Kushner had originally submitted his form, known as an SF-86, on Jan. 18 and disclosed no meetings with foreign government officials during the presidential campaign and transition.
Democrats including Rep. Debbie Wasserman Schultz of Florida have called for Kushner's security clearance to be revoked in light of the news about the June 2016 meeting.
Kushner's lawyers told Yahoo News that the omission of the meeting with Veselnitskaya was "inadvertent," and said a Kushner staffer had prematurely hit the "send" button on the SF-86 form before it had been fully completed.
But this explanation quickly triggered skepticism from critics and those familiar with SF-86 forms and their filing procedures.
According to instructions listed on the National Background Investigations Bureau's website, the form requires applicants to disclose whether they have had "close and/or continuing contact with a foreign national within the last seven years with who you, or your spouse, or cohabitant are bound by affection, influence, common interests, and/or obligation."

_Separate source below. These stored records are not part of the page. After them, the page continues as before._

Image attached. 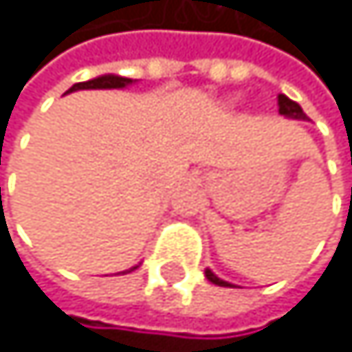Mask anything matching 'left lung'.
Here are the masks:
<instances>
[{
    "instance_id": "8db88e82",
    "label": "left lung",
    "mask_w": 352,
    "mask_h": 352,
    "mask_svg": "<svg viewBox=\"0 0 352 352\" xmlns=\"http://www.w3.org/2000/svg\"><path fill=\"white\" fill-rule=\"evenodd\" d=\"M278 111H280V116L289 118V120H309L307 113L302 111V107H300L298 102H294L292 98H287L285 94L278 96ZM206 278L210 280L212 285H219V287H234V285H230L228 280H221L212 270H206Z\"/></svg>"
}]
</instances>
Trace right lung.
Returning <instances> with one entry per match:
<instances>
[{
	"label": "right lung",
	"mask_w": 352,
	"mask_h": 352,
	"mask_svg": "<svg viewBox=\"0 0 352 352\" xmlns=\"http://www.w3.org/2000/svg\"><path fill=\"white\" fill-rule=\"evenodd\" d=\"M133 78H126V76H118V74H102V76H96L91 80H85V82H76L65 94L72 91H80V89H124L129 85H133ZM138 267V265H135ZM135 267H131L129 272H133Z\"/></svg>",
	"instance_id": "1"
}]
</instances>
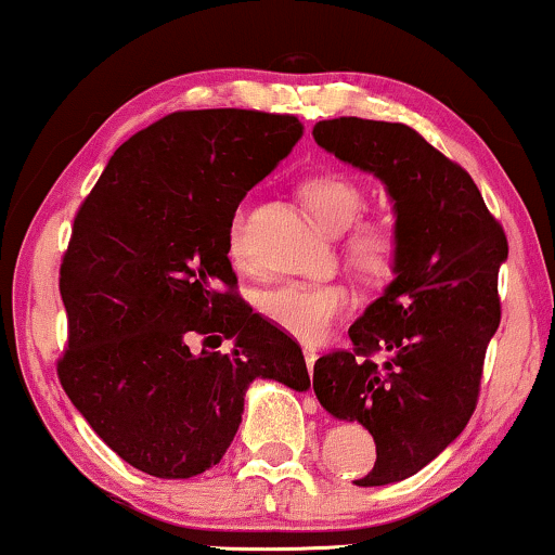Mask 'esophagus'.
<instances>
[{
	"mask_svg": "<svg viewBox=\"0 0 555 555\" xmlns=\"http://www.w3.org/2000/svg\"><path fill=\"white\" fill-rule=\"evenodd\" d=\"M302 352H305V362H308V371L313 373V365H315V360H318V352H315V347H308V344H305V347H302Z\"/></svg>",
	"mask_w": 555,
	"mask_h": 555,
	"instance_id": "1",
	"label": "esophagus"
}]
</instances>
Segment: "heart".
<instances>
[{
    "label": "heart",
    "instance_id": "obj_1",
    "mask_svg": "<svg viewBox=\"0 0 555 555\" xmlns=\"http://www.w3.org/2000/svg\"><path fill=\"white\" fill-rule=\"evenodd\" d=\"M302 197L310 214L326 232L339 234L360 219L365 195L352 180L339 175H321L302 184ZM229 253L234 260H245V219L234 216L229 229ZM399 256V232L391 221H367L354 229L347 240V258L360 273L371 279L386 276ZM354 295L341 282H286L263 292L260 310L273 326L286 331L299 341L315 344L328 334L336 321L352 310Z\"/></svg>",
    "mask_w": 555,
    "mask_h": 555
}]
</instances>
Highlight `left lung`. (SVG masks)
Masks as SVG:
<instances>
[{"label": "left lung", "instance_id": "left-lung-1", "mask_svg": "<svg viewBox=\"0 0 555 555\" xmlns=\"http://www.w3.org/2000/svg\"><path fill=\"white\" fill-rule=\"evenodd\" d=\"M313 138L384 182L393 203L391 284L352 323V349L321 358L313 373L323 410L360 423L375 441L373 473L354 486H388L436 460L473 417L501 321L506 234L473 177L412 127L339 117L318 122ZM373 351L387 362L373 363Z\"/></svg>", "mask_w": 555, "mask_h": 555}]
</instances>
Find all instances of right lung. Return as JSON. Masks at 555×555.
<instances>
[{
    "instance_id": "1",
    "label": "right lung",
    "mask_w": 555,
    "mask_h": 555,
    "mask_svg": "<svg viewBox=\"0 0 555 555\" xmlns=\"http://www.w3.org/2000/svg\"><path fill=\"white\" fill-rule=\"evenodd\" d=\"M299 138L289 114L175 112L114 151L75 216L56 371L75 410L140 473L184 480L219 464L256 378L310 388L299 344L221 292L237 284L234 211ZM221 338L232 353L215 352Z\"/></svg>"
}]
</instances>
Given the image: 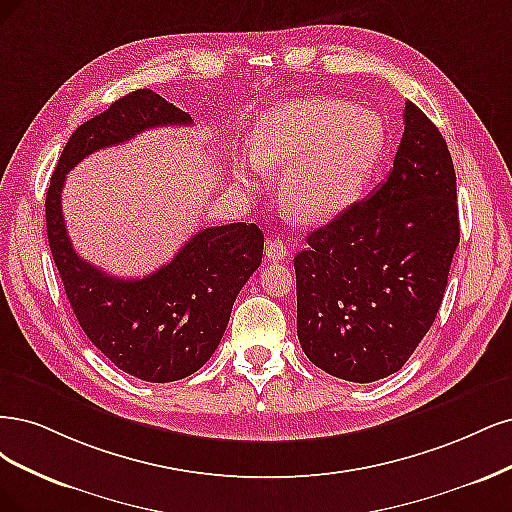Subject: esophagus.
I'll list each match as a JSON object with an SVG mask.
<instances>
[{
  "mask_svg": "<svg viewBox=\"0 0 512 512\" xmlns=\"http://www.w3.org/2000/svg\"><path fill=\"white\" fill-rule=\"evenodd\" d=\"M266 257H268V261H285L289 257L287 244L280 238H270L266 242Z\"/></svg>",
  "mask_w": 512,
  "mask_h": 512,
  "instance_id": "esophagus-1",
  "label": "esophagus"
}]
</instances>
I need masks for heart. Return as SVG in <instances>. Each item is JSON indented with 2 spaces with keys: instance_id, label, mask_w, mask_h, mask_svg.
<instances>
[{
  "instance_id": "obj_1",
  "label": "heart",
  "mask_w": 512,
  "mask_h": 512,
  "mask_svg": "<svg viewBox=\"0 0 512 512\" xmlns=\"http://www.w3.org/2000/svg\"><path fill=\"white\" fill-rule=\"evenodd\" d=\"M383 148L385 123L374 110L310 97L263 114L249 157L259 170H283V202L302 219L319 221L357 200ZM234 176L242 189L255 185L249 166H238Z\"/></svg>"
}]
</instances>
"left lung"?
<instances>
[{
	"label": "left lung",
	"instance_id": "8db88e82",
	"mask_svg": "<svg viewBox=\"0 0 512 512\" xmlns=\"http://www.w3.org/2000/svg\"><path fill=\"white\" fill-rule=\"evenodd\" d=\"M306 242L293 259L306 357L353 383L398 372L430 332L459 244L453 159L415 104L385 183Z\"/></svg>",
	"mask_w": 512,
	"mask_h": 512
}]
</instances>
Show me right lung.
Here are the masks:
<instances>
[{
    "label": "right lung",
    "mask_w": 512,
    "mask_h": 512,
    "mask_svg": "<svg viewBox=\"0 0 512 512\" xmlns=\"http://www.w3.org/2000/svg\"><path fill=\"white\" fill-rule=\"evenodd\" d=\"M191 123L155 91H131L74 131L46 193L48 244L82 332L119 370L148 383L180 381L217 351L236 295L261 263V229L255 223L202 229L153 274L117 278L74 251L61 191L65 174L100 148L146 129Z\"/></svg>",
    "instance_id": "obj_1"
}]
</instances>
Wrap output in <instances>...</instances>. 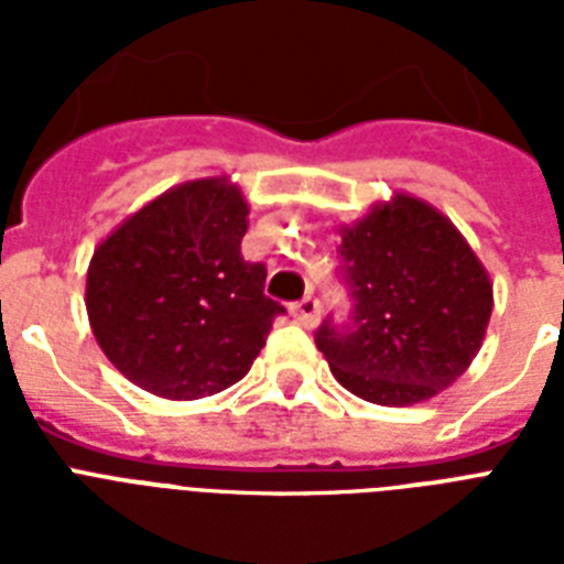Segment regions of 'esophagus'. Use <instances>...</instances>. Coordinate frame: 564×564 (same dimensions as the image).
I'll list each match as a JSON object with an SVG mask.
<instances>
[{"label": "esophagus", "mask_w": 564, "mask_h": 564, "mask_svg": "<svg viewBox=\"0 0 564 564\" xmlns=\"http://www.w3.org/2000/svg\"><path fill=\"white\" fill-rule=\"evenodd\" d=\"M290 313L301 327H316L318 325V301L313 299V295L301 299L299 304H292Z\"/></svg>", "instance_id": "1"}]
</instances>
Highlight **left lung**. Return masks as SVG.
Masks as SVG:
<instances>
[{
  "mask_svg": "<svg viewBox=\"0 0 564 564\" xmlns=\"http://www.w3.org/2000/svg\"><path fill=\"white\" fill-rule=\"evenodd\" d=\"M354 316L316 330L334 377L380 406H412L463 377L486 339L491 281L456 225L410 193L339 228Z\"/></svg>",
  "mask_w": 564,
  "mask_h": 564,
  "instance_id": "obj_1",
  "label": "left lung"
}]
</instances>
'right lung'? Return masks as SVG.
Here are the masks:
<instances>
[{"label":"right lung","instance_id":"right-lung-1","mask_svg":"<svg viewBox=\"0 0 564 564\" xmlns=\"http://www.w3.org/2000/svg\"><path fill=\"white\" fill-rule=\"evenodd\" d=\"M248 202L230 178L178 184L93 251L87 316L113 366L145 392L195 401L248 375L283 307L242 260Z\"/></svg>","mask_w":564,"mask_h":564}]
</instances>
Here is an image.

The form, which can be filed electronically, includes checkboxes for "Yes" or "No," and has a "Save" button below the question to preserve the answer.
The form must also undergo a certification process, meaning verifying "that all your answers are true and complete to the best of your knowledge," giving the applicant one more opportunity to make corrections or additions to the form.
The form can then be electronically signed and filed.
1- Having filled out dozens of SF-86 Security Clearance forms and been interviewed numerous times as well, this is just BS.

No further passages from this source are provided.